The invention relates to the technical field of petroleum industry, in particular to a method for detecting multiphase flow phase content.

Background

In the industrial links of oil exploitation, gathering and transportation, fracturing, oil testing and the like, a large amount of complex multiphase fluids needing to be detected exist, and the complex fluids are mainly formed by mixing 3 different components such as crude oil, formation water, natural gas and the like. In addition, due to the requirement of industrial production, multiphase flow always keeps a continuous flowing state, and online detection is needed, which brings great difficulty to the quantitative detection of the phase content, and means that the traditional method which depends on relaxation spectrum and diffusion spectrum and needs to take a long time to measure the phase content is not applicable.

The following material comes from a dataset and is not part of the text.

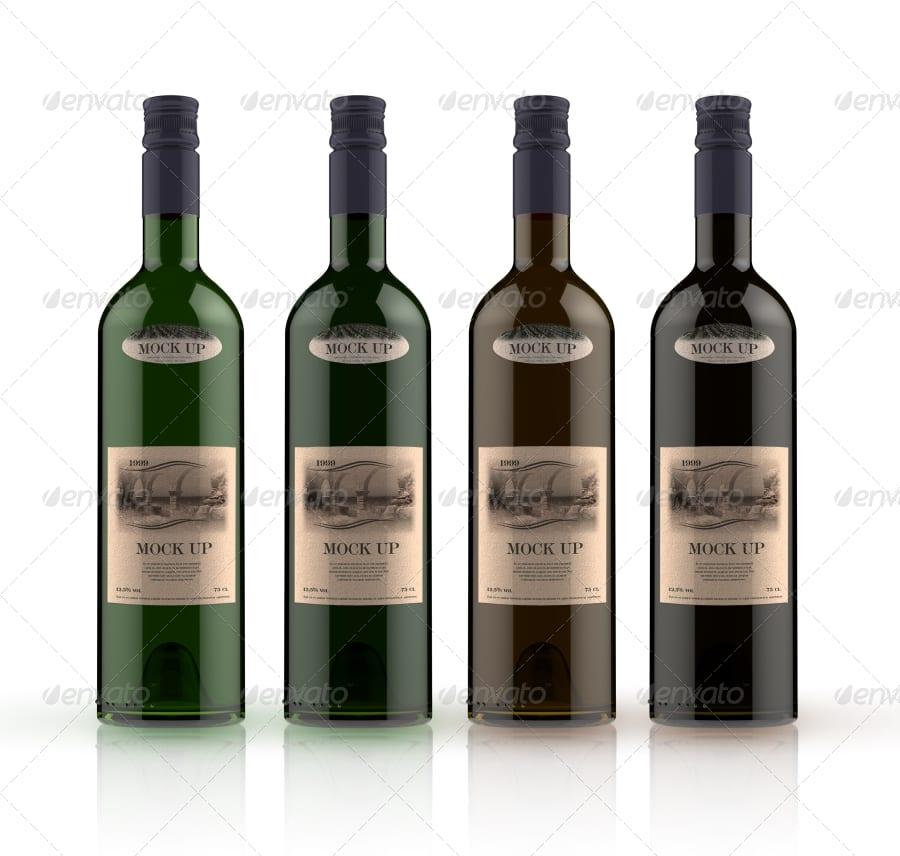 04 brown green white bg - MockUP vínovej fľaše za 4 doláre!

In the existing detection mode, after sampling multiphase flow to be detected regularly (once a day or even longer), natural sedimentation or centrifugation is adopted, and after layering is realized based on density difference of each component, metering is carried out. The disadvantages of such methods are quite evident: (1) sampling after the fluid flow state needs to be blocked (production is hindered); (2) the detected sample is discarded to cause pollution; (3) the time is required from sampling to laboratory detection, so that the detection data is delayed, and the efficiency is low; (4) in the sampling process, due to the change of the temperature and the pressure of the sample, the physical parameters of the sample can be changed, and the measurement result cannot reflect the real data of the fluid in the pipeline.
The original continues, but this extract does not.